Darent Valley Hospital, Dartford and Gravesham NHS Trust, has been working to improve outcomes for patients undergoing major bowel surgery, through laparoscopic surgery and the Enhanced Recovery Programme (ERP), and has reduced recovery times by three weeks.
Factors used to speed up recovery include; carbohydrate loading prior to surgery, use of laparoscopic surgical techniques, better cardiac and fluid monitoring (including oesophageal doppler monitoring), and early return to food following surgery.

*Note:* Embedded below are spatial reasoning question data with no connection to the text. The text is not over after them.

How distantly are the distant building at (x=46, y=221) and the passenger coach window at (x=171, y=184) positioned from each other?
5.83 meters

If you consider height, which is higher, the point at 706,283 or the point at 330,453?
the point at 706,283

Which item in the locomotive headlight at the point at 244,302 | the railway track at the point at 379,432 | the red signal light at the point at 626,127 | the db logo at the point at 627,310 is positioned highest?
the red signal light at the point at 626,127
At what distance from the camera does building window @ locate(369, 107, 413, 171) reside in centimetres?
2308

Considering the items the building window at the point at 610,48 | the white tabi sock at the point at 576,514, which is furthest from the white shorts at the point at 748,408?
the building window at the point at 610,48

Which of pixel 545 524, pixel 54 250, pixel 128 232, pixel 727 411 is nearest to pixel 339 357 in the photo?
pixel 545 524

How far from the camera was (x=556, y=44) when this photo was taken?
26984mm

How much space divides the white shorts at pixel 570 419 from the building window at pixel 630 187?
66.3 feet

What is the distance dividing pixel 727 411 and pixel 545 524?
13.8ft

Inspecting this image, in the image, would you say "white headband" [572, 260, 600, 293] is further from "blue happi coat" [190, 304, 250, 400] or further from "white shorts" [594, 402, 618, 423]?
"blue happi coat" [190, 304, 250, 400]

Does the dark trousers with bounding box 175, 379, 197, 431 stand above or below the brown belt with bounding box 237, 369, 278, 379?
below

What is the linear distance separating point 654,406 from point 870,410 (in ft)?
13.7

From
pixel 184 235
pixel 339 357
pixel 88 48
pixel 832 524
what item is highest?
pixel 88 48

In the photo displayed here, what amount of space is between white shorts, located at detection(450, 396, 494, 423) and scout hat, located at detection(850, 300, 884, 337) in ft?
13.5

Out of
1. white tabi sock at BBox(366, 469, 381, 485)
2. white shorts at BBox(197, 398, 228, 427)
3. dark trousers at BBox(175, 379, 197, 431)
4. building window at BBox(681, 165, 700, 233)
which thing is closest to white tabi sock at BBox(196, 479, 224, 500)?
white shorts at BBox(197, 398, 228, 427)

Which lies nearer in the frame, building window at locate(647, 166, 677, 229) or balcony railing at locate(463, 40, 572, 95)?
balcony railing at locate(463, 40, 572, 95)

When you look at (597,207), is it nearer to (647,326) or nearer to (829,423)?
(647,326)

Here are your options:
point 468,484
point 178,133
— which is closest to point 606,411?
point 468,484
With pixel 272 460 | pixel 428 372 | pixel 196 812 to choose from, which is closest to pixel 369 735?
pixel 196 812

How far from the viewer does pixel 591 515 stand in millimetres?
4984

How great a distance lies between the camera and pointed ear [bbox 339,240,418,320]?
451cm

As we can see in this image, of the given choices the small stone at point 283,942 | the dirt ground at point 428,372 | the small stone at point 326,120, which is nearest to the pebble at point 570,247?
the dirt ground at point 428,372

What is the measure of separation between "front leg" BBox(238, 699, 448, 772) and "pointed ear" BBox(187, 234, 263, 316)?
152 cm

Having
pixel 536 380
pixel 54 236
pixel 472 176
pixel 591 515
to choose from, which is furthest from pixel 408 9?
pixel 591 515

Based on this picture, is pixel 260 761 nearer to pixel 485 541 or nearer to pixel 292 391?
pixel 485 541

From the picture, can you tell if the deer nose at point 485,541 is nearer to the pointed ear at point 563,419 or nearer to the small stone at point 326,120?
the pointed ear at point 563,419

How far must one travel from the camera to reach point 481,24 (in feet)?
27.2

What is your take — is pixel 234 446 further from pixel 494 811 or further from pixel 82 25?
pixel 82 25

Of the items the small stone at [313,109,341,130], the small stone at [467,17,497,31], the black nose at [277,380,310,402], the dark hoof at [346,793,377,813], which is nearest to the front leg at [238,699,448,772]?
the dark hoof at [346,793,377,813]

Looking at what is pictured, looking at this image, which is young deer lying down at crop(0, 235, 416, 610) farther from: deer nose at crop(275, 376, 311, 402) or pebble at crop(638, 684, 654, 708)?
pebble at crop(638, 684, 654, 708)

Speaking about ERP, Dr Michael Parker, Consultant General and Colorectal Surgeon at Darent Valley Hospital, commented: “By enabling patients to leave hospital sooner and recover more quickly we are saving the trust a significant amount of money. For the third of patients we treated who were returning to work we also saved the economy substantial sums by enabling them to return to work a full three weeks earlier than before.”
The team at Darent Valley combined laparoscopic surgery with ERP for a series of 200 patients undergoing colorectal surgery between January 2003 and June 2007. These patients were compared against a group of patients undergoing open colorectal surgery, also at Darent Valley.
The median length of stay in hospital was reduced to just five days. In comparison the UK National Bowel Cancer Audit for 2004-5 reports the national average for open colorectal surgery to be almost double, at 11 days. The median length of time for patients at Darent Valley to return to "normal" after being discharged, was slashed from 29 days (for patients undergoing open surgery) to just seven.
Michael and his team are looking at the possibility of reducing length of stay by one more day which may be the optimum without increasing the risk of readmission. They hope to extend the combination of laparoscopic surgery and the enhanced recovery programme to other surgical specialties.